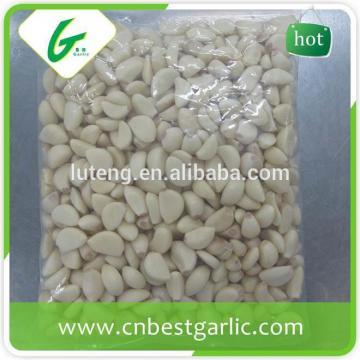 White pure peeled frozen garlic cloves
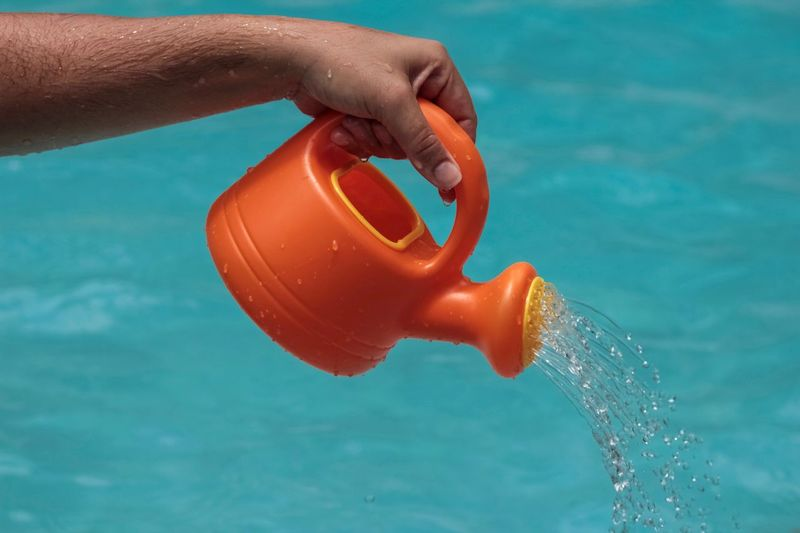 Summer Orange Color Pouring Water Pouring Human Hand Hand Water Human Body Part One Person Pool Swimming Pool Close-up Motion Outdoors Splashing Holding Turquoise Colored Blue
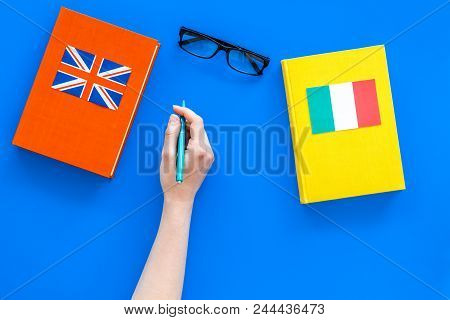 Language Study Concept. Textbooks Or Dictionaries Of Foreign Language Near Italian And Great Britain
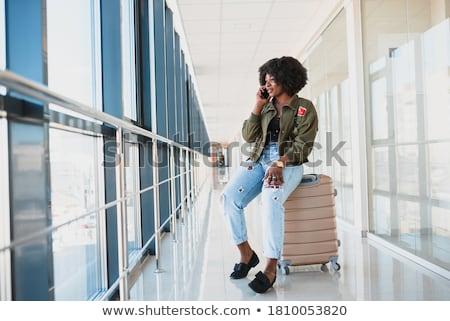 africano · mulher · mala · falante · telefone · empresária - foto stock © studioworkstock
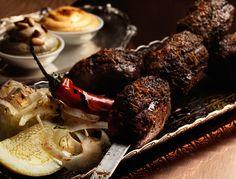 GRILLED LAMB KAFTA `KHASHKHASH´. Grilled kebab skewer of minced lamb, spicy tomato sauce, fennel salad, sesame hummus, harissa.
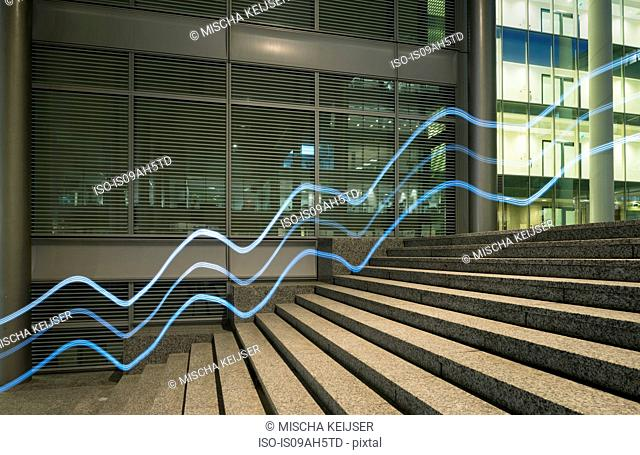 Illuminated wavy lines moving up office building steps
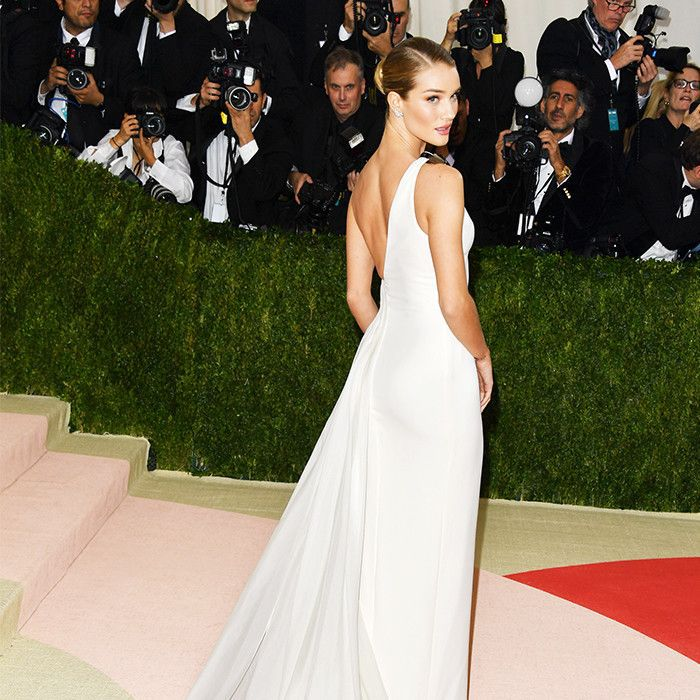 Rosie Huntington-Whitely on the red carpet wearing a long, white dress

Exercise objective: Beginning with the line that bears "africano · mulher", output each line through the last line of the listing exactly, and no others; skip the pictures.

Answer to the exercise:
 africano · mulher · mala · falante · telefone · empresária - foto stock © studioworkstock
 GRILLED LAMB KAFTA `KHASHKHASH´. Grilled kebab skewer of minced lamb, spicy tomato sauce, fennel salad, sesame hummus, harissa.
 Illuminated wavy lines moving up office building steps
 Rosie Huntington-Whitely on the red carpet wearing a long, white dress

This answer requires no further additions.